As a longtime werewolf-movie lover (his spouse is, too), TrustMovies tries to keep an eye out for anything good (yes, that's increasingly rare) to be found in this genre. The last worthwhile werewolf film he recalls seeing would be Paul Hyett's Howl (from 2015), which was a smart combo of confined-space-train-travel and monster movie. So, when he heard about LYCAN, a new film that hits theaters this week, interest perked. Werewolf hope, it seems, springs eternal. (Whoops. I've just been informed that the movie's opening has been suddenly postponed two weeks until August 18.)

The film's director/co-writer (with Michael Mordler), Bev Land, is the gentleman shown at left, and while he seems to possess some talent at film-making, this is perhaps not the genre he should be staking out. His movie's beginning -- one of those hot-sex scenes in which something horrible stalks the participants (one of whom is shown below) -- turns out, in retrospect, to be completely ridiculous and near-meaningless, given what we eventually find out is going on. Then the film shifts to its primary tale, that of a classroom in which the teacher --
a very sexy and knowing performance from Vanessa Angel (below) -- has divided her students into sections, each one of which must tackle its very own history project. The section we viewers come to know best is comprised of six students in the usual diverse group: the black kid, the video nerd, the entitled bitch, the outsider, the other (and-clearly-expendable) girl and the caring, beautifully muscled hunk.

Unaccountably deciding to pursue the rather ancient local legend of a werewolf, rather than the more intelligent and reasonable suggestion of a miscarriage-of-justice story (bad decisions seems to fuel most movies like this one), the group, below, heads into the forest (for some reason on horseback) to do, uh, duh, its research. Carnage ensues.

So far, so good: the dialog and performances of the kids are smart and believable, and the classroom scene is quick and clever. Once the group gets into the woods, however, the movie slowly goes to pot (and not the enjoyable kind).

Bad things keep happening, the group refuses to stick together, and soon it's like, "OK: Who's gonna be the next to go?" But as too often happens in movies like this, the audience will probably not give a shit. Our "outsider" girl (Dania Ramirez, above) starts going to pieces in her own very pre-determined manner, while our hero (Jake Lockett, above, left) tries to help.

The gore quotient grows larger (but nothing we've have not previously seen many times over by now), even as the cast of characters diminishes, and finally we're left with a villain who comes as no surprise, and a move-ahead-to-present-day denouement that hands us the usual nonsense of "Oh, right: Evil never dies."
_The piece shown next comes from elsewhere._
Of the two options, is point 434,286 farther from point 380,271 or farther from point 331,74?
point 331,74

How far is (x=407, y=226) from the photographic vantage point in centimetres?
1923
As the end credits rolled, spousie muttered, "What a waste of time." I couldn't disagree, but as I say, there are traces of talent here that may bode better films to come. From MVD Entertainment Group, Lycan opens theatrically in two weeks, on August 18, in various theaters. (Once I get a list of these, I'll post it here.) Meanwhile, it won't be long -- Tuesday, September 26, we're told -- before the film makes its way to home video, on disc, digital and VOD.